Ray hit me up about this the other day, and I've only just been able to look at it now. He's written a blog article about a bug someone mentioned to him, which they had raised on the bug tracker (3505517).
As far as the investigation had gone at the time, it seemed like a pretty edge-case sort of bug: if one has a CFC method call within a transaction block, and the method call used struct-literal notation for named argument values, then there was some execution duplication.
I've had a bit more of a look at it, and it's actually more far-reaching than we initially thought.

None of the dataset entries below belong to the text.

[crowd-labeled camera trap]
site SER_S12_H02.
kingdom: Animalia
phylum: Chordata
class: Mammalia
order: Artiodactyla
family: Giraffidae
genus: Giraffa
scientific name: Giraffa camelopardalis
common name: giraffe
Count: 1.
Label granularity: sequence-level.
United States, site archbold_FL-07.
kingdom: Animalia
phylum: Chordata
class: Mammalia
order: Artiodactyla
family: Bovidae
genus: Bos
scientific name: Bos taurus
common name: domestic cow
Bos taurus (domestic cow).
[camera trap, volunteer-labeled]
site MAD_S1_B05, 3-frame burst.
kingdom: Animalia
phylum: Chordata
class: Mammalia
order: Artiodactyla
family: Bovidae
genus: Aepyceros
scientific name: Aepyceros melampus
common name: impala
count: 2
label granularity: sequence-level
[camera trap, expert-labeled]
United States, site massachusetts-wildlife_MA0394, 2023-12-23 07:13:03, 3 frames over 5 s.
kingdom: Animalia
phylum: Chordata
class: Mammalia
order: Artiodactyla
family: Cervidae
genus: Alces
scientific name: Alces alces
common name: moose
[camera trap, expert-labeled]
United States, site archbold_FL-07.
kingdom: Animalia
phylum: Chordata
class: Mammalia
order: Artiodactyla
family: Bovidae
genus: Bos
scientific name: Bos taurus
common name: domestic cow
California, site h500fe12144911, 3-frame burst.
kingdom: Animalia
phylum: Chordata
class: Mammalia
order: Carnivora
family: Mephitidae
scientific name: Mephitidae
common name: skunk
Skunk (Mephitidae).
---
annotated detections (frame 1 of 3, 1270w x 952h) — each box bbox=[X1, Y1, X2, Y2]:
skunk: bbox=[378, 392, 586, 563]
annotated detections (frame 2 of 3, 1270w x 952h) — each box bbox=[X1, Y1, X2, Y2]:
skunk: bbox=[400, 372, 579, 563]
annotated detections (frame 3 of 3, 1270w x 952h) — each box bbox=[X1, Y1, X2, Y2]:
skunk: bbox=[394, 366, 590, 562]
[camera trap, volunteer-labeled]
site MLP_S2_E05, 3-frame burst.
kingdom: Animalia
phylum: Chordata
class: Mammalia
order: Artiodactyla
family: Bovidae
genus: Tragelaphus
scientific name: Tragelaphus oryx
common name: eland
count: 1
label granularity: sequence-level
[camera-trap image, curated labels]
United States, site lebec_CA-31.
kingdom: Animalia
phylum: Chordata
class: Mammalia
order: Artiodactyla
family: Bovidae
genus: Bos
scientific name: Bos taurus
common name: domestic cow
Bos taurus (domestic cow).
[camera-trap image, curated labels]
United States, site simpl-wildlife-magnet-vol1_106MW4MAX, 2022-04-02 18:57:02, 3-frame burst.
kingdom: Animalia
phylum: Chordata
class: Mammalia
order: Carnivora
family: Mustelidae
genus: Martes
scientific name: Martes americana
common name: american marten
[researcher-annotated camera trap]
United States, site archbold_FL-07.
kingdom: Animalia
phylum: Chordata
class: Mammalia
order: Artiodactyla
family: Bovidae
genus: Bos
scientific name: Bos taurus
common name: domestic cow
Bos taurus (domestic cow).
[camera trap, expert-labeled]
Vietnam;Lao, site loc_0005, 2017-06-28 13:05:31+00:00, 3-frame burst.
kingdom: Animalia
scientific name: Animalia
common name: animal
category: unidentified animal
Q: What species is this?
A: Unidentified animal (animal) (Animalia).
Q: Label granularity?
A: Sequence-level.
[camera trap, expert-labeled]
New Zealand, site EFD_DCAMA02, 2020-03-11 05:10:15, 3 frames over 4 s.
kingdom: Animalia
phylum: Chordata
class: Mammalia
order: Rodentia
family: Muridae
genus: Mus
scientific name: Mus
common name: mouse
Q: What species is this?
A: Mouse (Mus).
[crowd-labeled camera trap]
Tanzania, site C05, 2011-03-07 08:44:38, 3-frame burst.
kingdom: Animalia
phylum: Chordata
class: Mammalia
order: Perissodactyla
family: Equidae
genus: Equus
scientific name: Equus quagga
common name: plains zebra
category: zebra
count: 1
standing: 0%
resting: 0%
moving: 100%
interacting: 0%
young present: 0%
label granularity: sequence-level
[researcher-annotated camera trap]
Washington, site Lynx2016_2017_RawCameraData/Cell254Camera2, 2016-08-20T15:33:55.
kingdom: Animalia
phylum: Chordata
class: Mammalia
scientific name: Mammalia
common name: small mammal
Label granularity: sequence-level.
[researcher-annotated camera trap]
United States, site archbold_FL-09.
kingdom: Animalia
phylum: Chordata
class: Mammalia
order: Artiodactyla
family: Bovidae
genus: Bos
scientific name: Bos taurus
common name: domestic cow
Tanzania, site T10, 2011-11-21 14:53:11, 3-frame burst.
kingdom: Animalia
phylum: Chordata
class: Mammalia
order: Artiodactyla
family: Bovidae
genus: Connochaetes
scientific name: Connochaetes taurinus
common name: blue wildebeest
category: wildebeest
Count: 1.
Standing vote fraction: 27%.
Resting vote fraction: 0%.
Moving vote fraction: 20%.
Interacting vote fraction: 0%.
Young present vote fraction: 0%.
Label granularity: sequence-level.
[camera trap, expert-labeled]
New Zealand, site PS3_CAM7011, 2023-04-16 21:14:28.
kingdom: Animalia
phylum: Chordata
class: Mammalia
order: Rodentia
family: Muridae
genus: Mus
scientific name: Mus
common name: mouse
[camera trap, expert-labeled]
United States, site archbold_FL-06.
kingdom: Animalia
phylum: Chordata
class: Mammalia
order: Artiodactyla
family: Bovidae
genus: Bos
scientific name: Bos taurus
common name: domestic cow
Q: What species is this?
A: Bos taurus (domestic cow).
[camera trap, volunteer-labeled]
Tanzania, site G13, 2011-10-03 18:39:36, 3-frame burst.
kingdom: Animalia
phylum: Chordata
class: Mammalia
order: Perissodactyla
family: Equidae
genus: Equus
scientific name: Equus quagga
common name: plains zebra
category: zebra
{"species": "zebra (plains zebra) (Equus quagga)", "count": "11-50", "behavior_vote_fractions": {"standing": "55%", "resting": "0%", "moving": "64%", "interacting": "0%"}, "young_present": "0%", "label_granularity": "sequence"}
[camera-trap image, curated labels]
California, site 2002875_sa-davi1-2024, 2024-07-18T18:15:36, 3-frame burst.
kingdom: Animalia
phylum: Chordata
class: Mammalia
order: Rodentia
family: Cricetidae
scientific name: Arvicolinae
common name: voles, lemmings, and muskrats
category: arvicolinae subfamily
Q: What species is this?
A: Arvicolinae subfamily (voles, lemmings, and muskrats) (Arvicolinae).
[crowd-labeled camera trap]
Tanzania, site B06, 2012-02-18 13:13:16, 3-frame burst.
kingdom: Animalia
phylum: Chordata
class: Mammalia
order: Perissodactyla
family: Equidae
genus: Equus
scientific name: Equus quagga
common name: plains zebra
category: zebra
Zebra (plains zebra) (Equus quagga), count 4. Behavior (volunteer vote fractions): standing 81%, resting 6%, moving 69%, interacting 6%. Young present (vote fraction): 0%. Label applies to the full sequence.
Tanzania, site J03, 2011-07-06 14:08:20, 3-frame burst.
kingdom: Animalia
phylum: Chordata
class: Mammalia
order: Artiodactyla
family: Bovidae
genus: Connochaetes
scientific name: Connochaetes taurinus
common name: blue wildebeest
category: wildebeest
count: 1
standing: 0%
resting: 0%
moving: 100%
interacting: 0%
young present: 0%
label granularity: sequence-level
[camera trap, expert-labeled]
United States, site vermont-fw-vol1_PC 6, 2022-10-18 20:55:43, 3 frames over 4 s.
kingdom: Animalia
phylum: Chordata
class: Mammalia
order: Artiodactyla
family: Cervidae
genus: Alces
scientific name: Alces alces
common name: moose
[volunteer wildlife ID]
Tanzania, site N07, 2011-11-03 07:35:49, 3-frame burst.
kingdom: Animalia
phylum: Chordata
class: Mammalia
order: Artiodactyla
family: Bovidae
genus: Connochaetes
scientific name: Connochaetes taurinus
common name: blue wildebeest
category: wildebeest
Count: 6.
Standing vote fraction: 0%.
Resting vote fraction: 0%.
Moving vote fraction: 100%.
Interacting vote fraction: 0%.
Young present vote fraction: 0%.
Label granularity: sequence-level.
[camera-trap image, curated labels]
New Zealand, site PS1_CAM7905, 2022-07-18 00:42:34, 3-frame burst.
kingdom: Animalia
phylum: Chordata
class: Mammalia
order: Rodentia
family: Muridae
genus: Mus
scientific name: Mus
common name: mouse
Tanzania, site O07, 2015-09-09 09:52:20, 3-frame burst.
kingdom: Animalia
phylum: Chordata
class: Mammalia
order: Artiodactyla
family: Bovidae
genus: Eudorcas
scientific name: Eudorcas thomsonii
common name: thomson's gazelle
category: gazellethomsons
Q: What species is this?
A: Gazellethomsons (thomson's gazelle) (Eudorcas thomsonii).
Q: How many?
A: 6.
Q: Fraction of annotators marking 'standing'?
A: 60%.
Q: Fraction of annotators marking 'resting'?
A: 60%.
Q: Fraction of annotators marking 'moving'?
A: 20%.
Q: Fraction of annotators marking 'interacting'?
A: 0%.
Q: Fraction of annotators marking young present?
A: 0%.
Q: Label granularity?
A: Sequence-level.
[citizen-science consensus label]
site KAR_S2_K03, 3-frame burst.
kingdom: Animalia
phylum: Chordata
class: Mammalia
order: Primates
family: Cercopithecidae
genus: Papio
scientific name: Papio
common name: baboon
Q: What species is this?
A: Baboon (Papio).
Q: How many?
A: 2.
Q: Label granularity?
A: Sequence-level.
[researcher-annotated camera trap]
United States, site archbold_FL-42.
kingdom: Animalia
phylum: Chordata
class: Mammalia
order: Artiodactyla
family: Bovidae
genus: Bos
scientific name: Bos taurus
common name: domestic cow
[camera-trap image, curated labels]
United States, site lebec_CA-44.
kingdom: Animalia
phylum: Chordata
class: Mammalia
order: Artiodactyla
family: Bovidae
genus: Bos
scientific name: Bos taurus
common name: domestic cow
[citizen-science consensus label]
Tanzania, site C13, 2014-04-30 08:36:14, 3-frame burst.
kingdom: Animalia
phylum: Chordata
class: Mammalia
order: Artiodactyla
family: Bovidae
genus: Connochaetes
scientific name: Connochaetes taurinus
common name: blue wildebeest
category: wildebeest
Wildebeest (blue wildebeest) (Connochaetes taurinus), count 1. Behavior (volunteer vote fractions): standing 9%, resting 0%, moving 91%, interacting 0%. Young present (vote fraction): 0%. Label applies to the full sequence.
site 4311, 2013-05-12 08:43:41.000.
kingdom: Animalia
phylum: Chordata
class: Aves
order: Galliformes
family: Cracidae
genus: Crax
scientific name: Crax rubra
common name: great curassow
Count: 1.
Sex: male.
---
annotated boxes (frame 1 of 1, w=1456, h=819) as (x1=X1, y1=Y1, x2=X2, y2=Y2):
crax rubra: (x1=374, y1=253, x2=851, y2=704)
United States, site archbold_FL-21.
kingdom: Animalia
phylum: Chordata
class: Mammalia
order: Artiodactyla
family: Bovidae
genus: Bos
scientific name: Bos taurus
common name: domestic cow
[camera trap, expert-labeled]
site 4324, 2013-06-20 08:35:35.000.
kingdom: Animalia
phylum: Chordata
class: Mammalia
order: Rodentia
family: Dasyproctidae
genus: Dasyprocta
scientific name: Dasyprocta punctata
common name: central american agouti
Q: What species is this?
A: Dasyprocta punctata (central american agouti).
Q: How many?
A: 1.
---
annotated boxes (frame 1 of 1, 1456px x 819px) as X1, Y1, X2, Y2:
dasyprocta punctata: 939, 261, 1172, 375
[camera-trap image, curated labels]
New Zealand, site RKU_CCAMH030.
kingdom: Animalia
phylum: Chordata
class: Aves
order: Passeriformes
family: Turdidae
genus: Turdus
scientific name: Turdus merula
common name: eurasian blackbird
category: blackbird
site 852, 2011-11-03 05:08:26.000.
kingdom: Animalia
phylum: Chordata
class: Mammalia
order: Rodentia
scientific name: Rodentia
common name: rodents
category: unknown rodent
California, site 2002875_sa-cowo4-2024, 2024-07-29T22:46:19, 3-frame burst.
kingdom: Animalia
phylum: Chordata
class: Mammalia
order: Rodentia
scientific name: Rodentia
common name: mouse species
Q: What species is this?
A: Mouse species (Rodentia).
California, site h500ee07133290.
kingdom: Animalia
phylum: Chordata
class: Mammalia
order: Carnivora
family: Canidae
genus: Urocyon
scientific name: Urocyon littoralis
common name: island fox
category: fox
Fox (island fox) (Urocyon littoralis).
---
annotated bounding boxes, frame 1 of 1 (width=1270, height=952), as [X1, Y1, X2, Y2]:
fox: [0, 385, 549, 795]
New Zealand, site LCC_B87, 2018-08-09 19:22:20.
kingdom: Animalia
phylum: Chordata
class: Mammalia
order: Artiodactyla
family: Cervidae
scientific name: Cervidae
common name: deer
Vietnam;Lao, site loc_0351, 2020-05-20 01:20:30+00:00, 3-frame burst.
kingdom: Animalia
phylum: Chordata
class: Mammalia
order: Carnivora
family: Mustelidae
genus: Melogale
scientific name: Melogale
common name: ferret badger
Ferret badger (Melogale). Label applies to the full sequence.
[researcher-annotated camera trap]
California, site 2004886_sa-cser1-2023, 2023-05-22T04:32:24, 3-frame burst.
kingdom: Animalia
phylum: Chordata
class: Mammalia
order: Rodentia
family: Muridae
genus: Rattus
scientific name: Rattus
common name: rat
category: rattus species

Here's a very pared-down repro case:
counter = 0;
if(true) {
g(); // this statement is skipped
f(arg1={key1="value 3"}); // only a problem with named args & struct-literal notation
}
function f(){
writeDump({counter=++counter, arguments=arguments});
}
function g(){
writeOutput("g() was executed");
}
This outputs:
struct | |||||||||
---|---|---|---|---|---|---|---|---|---|
ARGUMENTS |
| ||||||||
COUNTER | 1 |
struct | |||||||||
---|---|---|---|---|---|---|---|---|---|
ARGUMENTS |
| ||||||||
COUNTER | 2 |
HUH????
OK, things to note:
- I have tried this with transaction, try and if. They all do this. So it seems like all block-level statements cause this.
- The call to g() is skipped. This line can be any statement; it's skipped.
- Obviously the call to f() is duplicated.
[THE PENNY DROPS]
Oh! This is a nastier version of something I'd encountered before, and Brad Wood (he seems to be the star of my blog today!) repro-ed for me. It's already been raised as a bug: 3482734.
OK, well I've already discussed this once, so I'll shut-up. But I think it's good to have another variation of the repro case, and I think this version demonstrates it's even more serious than I had initially thought.
Good work to everyone who investigated this. Now, Adobe... Can you pls fix it? Cheers.